Wciskanie co chwilę R, by przeładować, F5 by zapisać stan gry - to wirtualne odpowiedniki ciągłego sprawdzania czy mamy telefon lub klucze ze sobą - nerwowych tików, często towarzyszących nam w życiu. Oto lista najpopularniejszych strzelankowych natręctw.
Spis treści
Rozpoczęcie każdej nowej gry jest jak początek małej przygody. Nowi bohaterowie, nowe wydarzenia, niezwykłe lokacje - na wszystko to zwracamy uwagę nawet w zwykłej strzelance. Sprawdzamy jak sprawuje się broń, ile jej typów możemy odkryć i przenosić. Grając, zachwycamy się nad świetnie wykonanymi elementami lub krzywimy się na te niezbyt dopracowane, chłoniemy atmosferę, poznajemy całą historię, pokonujemy hordy wrogów, by wreszcie ujrzeć zakończenie. Obok tych całkowicie nowych wrażeń jest coś jeszcze - rzeczy, które wykonujemy machinalnie podczas grania, czasem zupełnie nie zdając sobie z tego sprawy, czasem z pełną świadomością, ale ignorując fakt, że robimy to niepotrzebnie lub zbyt często. Jedne czynności potrafią być całkowicie nieszkodliwe, inne przybierają powoli formę nerwowego tiku i w niektórych przypadkach mogą nawet popsuć nam rozrywkę. Czy przyjemne granie może czasem przemienić się w istny Dzień Świra? Oto lista najczęstszych „grzechów” bądź bezwarunkowych odruchów podczas grania w strzelaniny.

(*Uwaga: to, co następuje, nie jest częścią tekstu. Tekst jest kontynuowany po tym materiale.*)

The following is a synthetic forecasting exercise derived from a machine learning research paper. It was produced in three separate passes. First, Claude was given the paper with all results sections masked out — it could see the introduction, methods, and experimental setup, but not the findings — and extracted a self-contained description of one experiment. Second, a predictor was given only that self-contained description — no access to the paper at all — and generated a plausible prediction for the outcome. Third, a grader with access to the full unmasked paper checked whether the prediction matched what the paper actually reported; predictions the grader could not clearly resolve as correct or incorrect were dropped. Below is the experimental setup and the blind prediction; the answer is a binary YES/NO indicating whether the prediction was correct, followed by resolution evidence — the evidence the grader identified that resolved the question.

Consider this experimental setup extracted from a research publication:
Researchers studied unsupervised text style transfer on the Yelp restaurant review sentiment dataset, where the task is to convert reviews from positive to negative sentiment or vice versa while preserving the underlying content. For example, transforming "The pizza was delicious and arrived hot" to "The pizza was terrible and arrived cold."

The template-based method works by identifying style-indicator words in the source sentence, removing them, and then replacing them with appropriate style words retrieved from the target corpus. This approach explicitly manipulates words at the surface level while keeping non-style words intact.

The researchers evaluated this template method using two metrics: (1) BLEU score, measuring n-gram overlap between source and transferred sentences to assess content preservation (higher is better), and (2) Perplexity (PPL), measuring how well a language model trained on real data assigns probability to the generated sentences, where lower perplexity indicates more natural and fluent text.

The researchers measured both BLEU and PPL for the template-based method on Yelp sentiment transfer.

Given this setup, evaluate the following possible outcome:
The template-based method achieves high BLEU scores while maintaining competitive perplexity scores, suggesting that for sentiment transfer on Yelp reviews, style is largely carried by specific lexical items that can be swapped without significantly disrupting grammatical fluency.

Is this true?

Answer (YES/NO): NO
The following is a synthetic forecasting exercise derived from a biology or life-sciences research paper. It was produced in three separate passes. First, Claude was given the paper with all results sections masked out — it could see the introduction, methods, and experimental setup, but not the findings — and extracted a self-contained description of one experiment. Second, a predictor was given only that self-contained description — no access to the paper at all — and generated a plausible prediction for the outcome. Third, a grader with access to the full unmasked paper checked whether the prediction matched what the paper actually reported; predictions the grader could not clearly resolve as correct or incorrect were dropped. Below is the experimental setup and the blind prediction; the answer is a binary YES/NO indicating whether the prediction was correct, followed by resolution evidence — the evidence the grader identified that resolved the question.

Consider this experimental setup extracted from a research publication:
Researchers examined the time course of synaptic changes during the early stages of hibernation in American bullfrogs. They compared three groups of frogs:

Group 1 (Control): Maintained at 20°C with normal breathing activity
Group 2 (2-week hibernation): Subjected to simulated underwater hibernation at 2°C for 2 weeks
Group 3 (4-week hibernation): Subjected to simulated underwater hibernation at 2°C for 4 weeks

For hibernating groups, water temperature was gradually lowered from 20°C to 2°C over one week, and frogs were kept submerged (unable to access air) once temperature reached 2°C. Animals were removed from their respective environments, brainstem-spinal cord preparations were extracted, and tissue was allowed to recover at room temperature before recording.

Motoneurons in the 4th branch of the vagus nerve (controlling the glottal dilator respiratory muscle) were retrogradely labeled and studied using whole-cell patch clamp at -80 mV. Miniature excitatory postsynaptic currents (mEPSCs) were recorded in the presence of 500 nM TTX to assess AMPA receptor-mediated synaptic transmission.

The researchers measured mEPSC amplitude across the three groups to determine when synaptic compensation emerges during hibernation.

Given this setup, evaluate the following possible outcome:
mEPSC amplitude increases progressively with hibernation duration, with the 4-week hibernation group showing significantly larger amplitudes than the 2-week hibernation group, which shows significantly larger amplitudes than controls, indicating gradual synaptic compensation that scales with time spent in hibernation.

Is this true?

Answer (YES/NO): NO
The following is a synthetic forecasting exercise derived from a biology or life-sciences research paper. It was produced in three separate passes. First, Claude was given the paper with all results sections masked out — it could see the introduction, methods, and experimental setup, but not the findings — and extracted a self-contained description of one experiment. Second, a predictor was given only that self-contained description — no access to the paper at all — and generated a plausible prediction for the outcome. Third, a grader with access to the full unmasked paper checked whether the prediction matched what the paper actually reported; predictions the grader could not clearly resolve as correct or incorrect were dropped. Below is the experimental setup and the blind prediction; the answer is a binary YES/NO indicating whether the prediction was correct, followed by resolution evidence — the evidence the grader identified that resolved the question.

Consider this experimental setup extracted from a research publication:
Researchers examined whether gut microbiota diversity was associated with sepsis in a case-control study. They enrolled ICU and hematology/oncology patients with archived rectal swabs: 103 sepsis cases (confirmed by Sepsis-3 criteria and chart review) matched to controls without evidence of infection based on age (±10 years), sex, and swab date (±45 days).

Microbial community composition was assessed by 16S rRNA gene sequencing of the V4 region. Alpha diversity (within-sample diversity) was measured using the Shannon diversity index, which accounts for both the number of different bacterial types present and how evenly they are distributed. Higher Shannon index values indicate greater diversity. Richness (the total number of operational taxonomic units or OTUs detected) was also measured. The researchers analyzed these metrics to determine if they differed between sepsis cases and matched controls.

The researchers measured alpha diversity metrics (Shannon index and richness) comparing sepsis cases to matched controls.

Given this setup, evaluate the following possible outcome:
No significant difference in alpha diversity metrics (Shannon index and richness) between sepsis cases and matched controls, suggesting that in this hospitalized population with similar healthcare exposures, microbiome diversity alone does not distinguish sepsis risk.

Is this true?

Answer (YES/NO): NO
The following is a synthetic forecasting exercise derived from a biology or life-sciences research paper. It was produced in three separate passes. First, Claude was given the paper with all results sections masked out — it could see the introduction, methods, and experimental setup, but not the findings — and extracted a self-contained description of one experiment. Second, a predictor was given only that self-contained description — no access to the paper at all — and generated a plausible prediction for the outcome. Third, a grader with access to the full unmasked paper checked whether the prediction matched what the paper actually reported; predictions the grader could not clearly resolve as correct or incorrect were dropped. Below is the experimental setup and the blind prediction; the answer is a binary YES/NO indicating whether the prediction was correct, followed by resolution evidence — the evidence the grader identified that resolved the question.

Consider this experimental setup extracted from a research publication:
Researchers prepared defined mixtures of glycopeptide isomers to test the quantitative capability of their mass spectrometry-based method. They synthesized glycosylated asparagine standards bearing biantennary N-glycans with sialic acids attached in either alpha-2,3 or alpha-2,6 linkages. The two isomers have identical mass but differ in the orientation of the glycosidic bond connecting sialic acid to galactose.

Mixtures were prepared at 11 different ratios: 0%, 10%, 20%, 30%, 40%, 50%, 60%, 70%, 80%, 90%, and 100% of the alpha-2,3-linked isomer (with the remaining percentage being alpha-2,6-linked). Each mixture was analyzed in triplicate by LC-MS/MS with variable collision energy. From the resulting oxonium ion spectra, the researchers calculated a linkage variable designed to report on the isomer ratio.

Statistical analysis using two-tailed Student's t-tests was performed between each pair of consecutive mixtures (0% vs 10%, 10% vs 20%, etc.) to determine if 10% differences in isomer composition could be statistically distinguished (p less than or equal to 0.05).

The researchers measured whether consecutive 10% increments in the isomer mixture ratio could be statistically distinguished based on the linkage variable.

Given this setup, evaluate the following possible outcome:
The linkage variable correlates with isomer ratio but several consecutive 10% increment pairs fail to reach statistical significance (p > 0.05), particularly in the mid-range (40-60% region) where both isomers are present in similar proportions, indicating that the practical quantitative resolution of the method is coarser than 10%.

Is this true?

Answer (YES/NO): NO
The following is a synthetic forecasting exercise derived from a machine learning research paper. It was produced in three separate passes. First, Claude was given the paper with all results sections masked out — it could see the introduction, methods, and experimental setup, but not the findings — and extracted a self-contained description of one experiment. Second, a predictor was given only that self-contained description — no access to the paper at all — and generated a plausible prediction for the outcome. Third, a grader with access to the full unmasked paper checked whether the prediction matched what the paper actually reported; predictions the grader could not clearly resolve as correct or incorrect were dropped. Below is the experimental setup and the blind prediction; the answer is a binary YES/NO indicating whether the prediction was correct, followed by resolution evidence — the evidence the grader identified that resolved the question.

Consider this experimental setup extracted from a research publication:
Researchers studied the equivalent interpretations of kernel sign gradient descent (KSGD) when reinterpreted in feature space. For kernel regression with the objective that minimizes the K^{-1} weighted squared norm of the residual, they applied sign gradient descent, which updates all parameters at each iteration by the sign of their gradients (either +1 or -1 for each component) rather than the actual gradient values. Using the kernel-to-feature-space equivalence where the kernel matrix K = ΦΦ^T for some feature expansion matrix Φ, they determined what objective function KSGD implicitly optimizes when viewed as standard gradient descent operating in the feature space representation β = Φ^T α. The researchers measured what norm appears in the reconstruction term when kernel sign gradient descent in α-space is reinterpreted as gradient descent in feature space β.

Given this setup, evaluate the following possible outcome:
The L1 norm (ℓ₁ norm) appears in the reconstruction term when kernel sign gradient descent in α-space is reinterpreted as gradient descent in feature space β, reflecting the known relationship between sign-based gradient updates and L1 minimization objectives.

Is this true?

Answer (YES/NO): YES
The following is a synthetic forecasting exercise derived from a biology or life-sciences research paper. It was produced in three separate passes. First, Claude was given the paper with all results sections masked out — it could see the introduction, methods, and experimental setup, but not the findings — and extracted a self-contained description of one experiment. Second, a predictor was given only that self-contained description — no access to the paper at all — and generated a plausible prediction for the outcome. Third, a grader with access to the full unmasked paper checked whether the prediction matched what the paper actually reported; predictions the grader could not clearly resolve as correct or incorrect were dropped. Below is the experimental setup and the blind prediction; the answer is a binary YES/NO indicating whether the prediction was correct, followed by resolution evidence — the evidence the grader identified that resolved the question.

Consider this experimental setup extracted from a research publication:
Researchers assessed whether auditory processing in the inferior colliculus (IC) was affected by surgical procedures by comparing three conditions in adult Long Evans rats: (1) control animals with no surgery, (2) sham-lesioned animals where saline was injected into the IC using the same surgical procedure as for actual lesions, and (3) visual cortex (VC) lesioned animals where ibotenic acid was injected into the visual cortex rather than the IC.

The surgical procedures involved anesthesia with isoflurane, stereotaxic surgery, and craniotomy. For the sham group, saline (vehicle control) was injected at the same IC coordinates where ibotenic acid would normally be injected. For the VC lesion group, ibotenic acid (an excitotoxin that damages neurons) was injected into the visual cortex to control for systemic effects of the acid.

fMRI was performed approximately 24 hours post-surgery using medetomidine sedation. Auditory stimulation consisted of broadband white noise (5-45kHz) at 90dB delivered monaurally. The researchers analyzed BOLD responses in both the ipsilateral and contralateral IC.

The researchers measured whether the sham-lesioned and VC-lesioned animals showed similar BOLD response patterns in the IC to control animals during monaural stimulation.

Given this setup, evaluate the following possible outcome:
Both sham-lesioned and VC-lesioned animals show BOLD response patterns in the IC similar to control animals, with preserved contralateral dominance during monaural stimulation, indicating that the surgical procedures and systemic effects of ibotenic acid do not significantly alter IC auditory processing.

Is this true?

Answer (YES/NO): YES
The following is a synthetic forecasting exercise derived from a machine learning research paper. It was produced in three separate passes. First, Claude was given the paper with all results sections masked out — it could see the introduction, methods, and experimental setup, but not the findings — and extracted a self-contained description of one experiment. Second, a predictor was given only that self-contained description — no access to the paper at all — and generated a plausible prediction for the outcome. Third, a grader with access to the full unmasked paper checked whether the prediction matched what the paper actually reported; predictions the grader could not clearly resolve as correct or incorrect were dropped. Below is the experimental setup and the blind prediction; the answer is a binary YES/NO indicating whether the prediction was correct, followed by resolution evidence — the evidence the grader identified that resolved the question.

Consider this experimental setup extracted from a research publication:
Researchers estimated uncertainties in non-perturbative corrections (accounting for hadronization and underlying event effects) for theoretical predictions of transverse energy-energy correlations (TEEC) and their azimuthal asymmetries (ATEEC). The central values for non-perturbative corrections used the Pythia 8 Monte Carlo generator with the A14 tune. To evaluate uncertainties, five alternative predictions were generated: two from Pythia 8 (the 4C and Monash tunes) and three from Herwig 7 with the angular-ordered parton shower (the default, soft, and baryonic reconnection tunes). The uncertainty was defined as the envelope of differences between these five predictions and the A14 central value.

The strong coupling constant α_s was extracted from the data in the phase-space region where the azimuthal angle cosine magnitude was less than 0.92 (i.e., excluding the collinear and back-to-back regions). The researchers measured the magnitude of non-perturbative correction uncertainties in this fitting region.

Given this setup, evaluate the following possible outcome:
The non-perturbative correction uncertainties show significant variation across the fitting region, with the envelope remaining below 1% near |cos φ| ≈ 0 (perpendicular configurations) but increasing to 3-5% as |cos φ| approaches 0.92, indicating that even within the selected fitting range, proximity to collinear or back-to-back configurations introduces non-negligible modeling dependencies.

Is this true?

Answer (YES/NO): NO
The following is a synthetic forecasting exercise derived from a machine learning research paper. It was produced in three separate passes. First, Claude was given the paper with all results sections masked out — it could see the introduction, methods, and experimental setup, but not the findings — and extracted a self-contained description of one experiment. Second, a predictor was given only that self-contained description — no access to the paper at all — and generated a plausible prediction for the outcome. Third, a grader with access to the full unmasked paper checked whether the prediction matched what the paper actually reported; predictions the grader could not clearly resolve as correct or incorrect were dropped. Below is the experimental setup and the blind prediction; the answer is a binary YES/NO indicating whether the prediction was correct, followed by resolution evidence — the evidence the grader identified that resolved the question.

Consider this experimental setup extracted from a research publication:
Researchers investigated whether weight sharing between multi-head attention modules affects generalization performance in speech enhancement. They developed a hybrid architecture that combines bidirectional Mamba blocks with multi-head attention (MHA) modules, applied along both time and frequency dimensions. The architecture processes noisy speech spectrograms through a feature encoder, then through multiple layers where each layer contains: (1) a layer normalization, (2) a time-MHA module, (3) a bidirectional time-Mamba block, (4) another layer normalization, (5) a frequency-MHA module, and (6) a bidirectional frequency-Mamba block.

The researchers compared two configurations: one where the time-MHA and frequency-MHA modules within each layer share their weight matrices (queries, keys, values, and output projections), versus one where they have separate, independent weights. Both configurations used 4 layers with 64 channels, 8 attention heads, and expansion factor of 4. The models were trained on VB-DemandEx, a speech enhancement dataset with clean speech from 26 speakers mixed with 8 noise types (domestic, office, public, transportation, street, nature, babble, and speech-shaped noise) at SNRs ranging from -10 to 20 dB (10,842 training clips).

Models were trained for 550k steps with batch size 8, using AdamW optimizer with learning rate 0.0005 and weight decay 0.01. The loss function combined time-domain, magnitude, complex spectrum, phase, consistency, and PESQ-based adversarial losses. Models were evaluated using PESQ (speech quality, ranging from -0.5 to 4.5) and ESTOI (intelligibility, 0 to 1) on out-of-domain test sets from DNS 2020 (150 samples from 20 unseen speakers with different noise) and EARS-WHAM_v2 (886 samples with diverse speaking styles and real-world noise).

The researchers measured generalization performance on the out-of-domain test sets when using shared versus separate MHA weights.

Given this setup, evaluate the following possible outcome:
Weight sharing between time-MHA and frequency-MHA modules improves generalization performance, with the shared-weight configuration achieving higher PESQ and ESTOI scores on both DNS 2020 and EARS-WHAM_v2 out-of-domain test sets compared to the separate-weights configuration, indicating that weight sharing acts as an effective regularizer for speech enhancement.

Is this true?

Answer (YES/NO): YES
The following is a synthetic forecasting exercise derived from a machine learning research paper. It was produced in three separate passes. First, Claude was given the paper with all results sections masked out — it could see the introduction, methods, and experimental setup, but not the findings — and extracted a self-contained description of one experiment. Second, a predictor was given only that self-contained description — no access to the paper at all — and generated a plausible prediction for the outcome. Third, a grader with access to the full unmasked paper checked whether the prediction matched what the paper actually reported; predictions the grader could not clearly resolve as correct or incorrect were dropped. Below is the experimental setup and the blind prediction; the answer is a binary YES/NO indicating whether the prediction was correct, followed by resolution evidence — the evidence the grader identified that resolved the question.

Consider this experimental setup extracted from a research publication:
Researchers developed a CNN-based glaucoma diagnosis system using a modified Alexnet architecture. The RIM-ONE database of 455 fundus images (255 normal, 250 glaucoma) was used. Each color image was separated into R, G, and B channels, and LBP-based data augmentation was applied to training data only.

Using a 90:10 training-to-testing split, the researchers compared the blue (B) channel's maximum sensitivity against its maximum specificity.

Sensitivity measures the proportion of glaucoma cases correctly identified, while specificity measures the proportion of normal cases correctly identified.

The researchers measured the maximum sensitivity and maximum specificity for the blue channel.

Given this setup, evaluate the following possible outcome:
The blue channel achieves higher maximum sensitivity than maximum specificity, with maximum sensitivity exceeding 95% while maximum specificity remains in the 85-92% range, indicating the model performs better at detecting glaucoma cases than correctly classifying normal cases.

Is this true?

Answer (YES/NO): NO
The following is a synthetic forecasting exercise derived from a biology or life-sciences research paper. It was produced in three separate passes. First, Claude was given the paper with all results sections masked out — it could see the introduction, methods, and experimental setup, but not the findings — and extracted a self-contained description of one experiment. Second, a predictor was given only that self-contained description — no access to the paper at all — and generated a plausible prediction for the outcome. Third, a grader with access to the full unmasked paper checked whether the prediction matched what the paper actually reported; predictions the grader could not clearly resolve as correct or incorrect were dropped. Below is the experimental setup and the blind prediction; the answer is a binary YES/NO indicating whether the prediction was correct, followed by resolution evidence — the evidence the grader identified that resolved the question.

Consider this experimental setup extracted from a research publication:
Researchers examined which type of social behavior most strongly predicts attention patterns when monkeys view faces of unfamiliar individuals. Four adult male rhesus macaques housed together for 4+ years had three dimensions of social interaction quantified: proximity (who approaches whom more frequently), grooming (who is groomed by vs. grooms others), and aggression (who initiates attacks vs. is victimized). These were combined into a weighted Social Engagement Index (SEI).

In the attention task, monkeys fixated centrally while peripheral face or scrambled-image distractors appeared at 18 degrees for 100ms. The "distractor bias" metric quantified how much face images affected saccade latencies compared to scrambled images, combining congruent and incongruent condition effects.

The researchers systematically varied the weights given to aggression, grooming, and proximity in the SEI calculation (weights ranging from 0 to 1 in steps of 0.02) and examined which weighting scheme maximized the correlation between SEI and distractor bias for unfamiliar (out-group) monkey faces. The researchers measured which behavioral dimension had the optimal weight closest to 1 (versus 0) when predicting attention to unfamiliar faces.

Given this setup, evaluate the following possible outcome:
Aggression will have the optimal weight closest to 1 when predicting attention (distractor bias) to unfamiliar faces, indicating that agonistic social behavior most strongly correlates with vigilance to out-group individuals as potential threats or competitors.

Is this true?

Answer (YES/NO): NO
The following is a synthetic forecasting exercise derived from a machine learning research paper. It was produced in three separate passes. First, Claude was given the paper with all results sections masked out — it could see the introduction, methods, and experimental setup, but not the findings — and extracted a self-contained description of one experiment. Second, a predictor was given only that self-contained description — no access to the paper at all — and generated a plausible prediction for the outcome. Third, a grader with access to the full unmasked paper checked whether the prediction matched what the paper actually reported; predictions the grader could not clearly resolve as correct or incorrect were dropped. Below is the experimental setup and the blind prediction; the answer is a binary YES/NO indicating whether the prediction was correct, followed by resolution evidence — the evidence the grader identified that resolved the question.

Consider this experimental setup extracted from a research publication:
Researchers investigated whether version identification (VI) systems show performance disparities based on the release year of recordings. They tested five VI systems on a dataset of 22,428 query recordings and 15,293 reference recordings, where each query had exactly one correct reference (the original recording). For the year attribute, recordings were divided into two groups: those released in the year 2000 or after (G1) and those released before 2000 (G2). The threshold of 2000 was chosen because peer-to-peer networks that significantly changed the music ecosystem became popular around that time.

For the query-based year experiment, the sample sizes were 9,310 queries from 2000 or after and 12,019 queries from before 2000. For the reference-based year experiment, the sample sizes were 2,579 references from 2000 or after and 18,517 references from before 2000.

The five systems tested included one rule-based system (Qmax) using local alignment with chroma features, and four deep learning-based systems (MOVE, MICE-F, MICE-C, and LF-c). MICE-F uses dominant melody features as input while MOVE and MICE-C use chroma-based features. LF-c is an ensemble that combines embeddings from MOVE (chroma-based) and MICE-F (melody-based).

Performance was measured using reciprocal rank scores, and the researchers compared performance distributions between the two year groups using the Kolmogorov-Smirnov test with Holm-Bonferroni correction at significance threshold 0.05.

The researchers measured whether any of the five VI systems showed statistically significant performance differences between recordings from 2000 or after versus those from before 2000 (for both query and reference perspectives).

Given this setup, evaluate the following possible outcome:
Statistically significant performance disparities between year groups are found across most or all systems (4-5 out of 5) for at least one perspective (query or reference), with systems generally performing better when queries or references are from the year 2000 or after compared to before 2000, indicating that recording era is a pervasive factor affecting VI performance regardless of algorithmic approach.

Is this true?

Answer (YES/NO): YES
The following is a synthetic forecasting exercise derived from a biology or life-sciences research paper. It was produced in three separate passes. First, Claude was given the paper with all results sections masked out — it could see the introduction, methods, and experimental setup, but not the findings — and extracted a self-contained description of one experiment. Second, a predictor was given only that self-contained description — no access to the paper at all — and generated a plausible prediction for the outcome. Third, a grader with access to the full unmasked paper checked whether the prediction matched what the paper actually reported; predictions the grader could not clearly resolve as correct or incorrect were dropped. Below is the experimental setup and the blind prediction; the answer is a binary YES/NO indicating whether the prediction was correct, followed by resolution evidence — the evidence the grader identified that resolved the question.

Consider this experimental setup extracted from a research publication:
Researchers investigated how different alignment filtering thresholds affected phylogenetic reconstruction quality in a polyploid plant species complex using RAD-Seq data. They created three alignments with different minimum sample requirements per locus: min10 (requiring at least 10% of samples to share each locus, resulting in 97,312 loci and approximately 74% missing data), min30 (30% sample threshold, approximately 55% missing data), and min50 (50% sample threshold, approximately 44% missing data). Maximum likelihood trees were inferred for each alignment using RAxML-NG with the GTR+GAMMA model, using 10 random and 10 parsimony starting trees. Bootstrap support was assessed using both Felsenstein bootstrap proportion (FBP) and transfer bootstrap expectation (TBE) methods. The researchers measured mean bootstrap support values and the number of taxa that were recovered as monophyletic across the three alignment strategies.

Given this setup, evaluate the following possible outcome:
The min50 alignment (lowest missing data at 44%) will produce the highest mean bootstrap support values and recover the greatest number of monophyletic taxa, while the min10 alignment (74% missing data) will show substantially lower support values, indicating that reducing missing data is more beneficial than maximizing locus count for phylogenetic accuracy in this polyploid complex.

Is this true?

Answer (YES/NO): NO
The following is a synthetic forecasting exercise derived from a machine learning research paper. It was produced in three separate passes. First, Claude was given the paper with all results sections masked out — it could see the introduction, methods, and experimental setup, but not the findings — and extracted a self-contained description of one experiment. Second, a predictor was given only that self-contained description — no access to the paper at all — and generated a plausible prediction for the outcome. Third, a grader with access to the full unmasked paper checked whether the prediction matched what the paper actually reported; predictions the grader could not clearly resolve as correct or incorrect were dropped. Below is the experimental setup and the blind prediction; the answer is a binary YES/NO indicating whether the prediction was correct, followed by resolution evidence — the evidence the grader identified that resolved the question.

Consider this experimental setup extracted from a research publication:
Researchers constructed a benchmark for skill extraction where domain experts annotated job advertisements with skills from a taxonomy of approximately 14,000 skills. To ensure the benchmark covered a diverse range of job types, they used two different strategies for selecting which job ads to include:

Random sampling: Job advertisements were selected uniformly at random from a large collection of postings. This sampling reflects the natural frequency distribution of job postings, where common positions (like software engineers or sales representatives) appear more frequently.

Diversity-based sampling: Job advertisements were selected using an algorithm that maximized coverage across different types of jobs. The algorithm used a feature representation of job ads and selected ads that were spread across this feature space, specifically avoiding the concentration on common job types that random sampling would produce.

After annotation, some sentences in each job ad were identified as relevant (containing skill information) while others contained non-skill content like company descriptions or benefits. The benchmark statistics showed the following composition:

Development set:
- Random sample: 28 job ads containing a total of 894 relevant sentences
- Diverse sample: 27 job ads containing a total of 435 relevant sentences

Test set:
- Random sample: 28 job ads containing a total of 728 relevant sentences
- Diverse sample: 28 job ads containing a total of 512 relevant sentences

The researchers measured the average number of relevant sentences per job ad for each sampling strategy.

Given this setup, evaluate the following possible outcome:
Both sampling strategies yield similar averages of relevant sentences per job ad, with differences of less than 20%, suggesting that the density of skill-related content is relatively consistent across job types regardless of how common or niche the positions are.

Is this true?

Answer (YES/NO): NO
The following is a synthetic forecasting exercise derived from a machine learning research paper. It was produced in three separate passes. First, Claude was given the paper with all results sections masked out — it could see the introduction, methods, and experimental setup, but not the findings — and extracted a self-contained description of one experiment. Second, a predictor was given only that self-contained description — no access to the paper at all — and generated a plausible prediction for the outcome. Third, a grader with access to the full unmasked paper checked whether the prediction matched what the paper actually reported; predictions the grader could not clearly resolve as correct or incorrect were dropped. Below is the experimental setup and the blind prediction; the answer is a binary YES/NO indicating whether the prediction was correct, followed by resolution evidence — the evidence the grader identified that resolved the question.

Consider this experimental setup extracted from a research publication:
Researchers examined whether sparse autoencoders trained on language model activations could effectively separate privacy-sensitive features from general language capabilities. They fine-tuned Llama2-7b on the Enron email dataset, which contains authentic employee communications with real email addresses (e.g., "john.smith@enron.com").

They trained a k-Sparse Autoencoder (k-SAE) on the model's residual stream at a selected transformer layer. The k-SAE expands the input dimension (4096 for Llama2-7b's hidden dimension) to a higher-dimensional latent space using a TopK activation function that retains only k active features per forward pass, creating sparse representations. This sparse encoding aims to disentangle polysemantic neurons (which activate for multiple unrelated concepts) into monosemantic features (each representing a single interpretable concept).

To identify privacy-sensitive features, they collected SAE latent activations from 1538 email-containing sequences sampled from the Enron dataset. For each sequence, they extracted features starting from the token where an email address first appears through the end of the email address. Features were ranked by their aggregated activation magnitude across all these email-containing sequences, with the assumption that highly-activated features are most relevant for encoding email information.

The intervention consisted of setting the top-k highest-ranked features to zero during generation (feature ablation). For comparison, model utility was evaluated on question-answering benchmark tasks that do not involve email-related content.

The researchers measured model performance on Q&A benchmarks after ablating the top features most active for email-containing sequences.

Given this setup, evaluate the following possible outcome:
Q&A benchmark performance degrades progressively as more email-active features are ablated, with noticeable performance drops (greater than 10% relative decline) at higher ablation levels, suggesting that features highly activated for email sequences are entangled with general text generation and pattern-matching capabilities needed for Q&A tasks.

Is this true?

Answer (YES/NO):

Syndrom ciągłego przeładowywania
Chyba najpopularniejsza i najpoważniejsza przypadłość to przeładowanie broni po kilku strzałach. Najpopularniejsza, bo wywołani do odpowiedzi gracze prawie każdej popularnej strzelaniny masowo odpowiedzą twierdząco na pytanie: „Czy co chwila ładują karabin”, a dlaczego najpoważniejsza? W wielu przypadkach trudno tu już mówić o zwykłym nawyku, przyzwyczajeniu czy strategicznym wyprzedzaniu faktów i chęci posiadania pełnego magazynka „w razie czego”. Ciągłe przeładowanie trafiło na listę zaburzeń obsesyjno - kompulsyjnych, czyli nerwicy natręctw, nieźle zobrazowanych choćby w filmie Dzień Świra Marka Koterskiego. Zbyt częste mycie rąk, mieszanie herbaty określoną ilość obrotów, dziesięciokrotne sprawdzanie kurków gazu przed wyjściem z domu brzmi już staromodnie - teraz nerwicą jest przeładowywanie broni! Na anglojęzycznych stronach padają już fachowo wyglądające stwierdzenia o posiadaniu „reloading OCD” (obsessive compulsory disorder), lub o byciu OCR (obsessive compulsory reloader). Jeżeli wykonujemy to w przerwach pomiędzy starciami, za zasłoną czy w ukryciu, to nie mamy jeszcze powodów do obaw. Niektórzy gracze łapią się jednak na tym, że robią to już nawet w czasie wymiany ognia, gdy wróg strzela do nich z lewa i prawa. Zamiast więc mieć gotowy pełny magazynek na kolejną walkę, tracą cenne sekundy będąc odsłoniętym i wyłączonym z bitwy, albo co gorsza - nie są wsparciem dla swojego zespołu w grze wieloosobowej. Deweloperzy gier w pewnym stopniu przyczynili się do powstania takiego zachowania, nie każąc nam się troszczyć o ilość pocisków w magazynkach w najpopularniejszych grach, bo zawsze ładujemy go do pełna z wirtualnej puli nabojów, ale ostatnio można zauważyć wręcz odwrotny trend i zachęcanie nas do całkowitego opróżniania maga za każdym razem! W niektórych grach, jak np. Destiny, gdzie OCR jest częstym zjawiskiem - pewne bronie cechują się tym, że ostatni pocisk z magazynka lub jeden losowy powoduje o wiele większe obrażenia niż reszta. Czy to wystarczy, by zmienić tak zakorzenione przyzwyczajenie?